** Task goal **
Would you transcribe only the lines from the one holding "Milano Music Week App" through the end of the material, exactly, without any pictures?

** Dataset excerpt **

┄┄┄┄┄┄┄┄┄┄┄┄┄┄┄┄┄┄┄┄

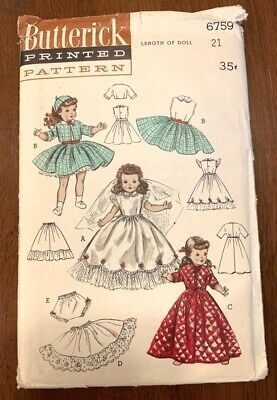 """VINTAGE BUTTERICK 1950s 21"""" DOLL BRIDAL GOWN & TROUSSEAU SEWING PATTERN #6759 !!"""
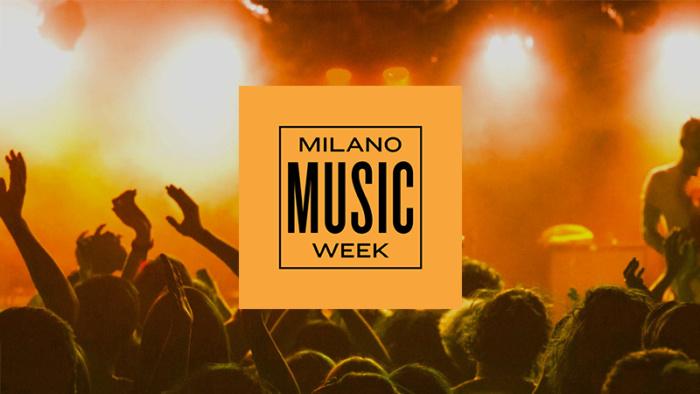 Milano Music Week App
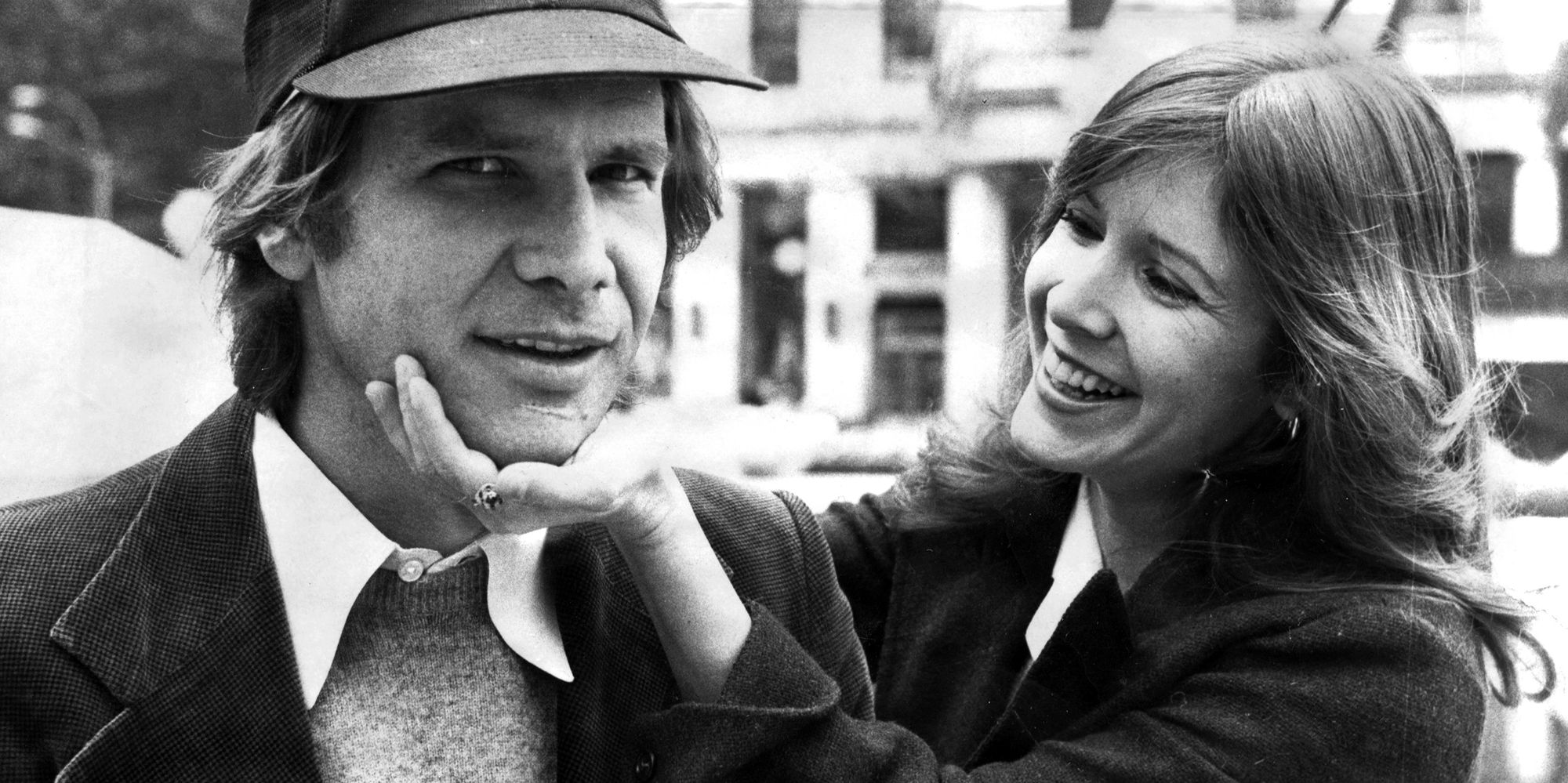 Carrie Fisher Had One Request For Harrison Ford Regarding Her Oscars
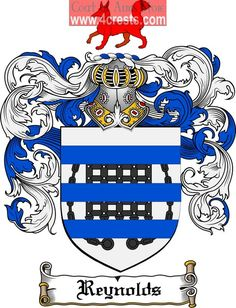 Reynolds Family Crest / Reynolds Coat of Arms on Pinterest ...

┄┄┄┄┄┄┄┄┄┄┄┄┄┄┄┄┄┄┄┄

** Output of the task **
 Milano Music Week App
 Carrie Fisher Had One Request For Harrison Ford Regarding Her Oscars
 Reynolds Family Crest / Reynolds Coat of Arms on Pinterest ...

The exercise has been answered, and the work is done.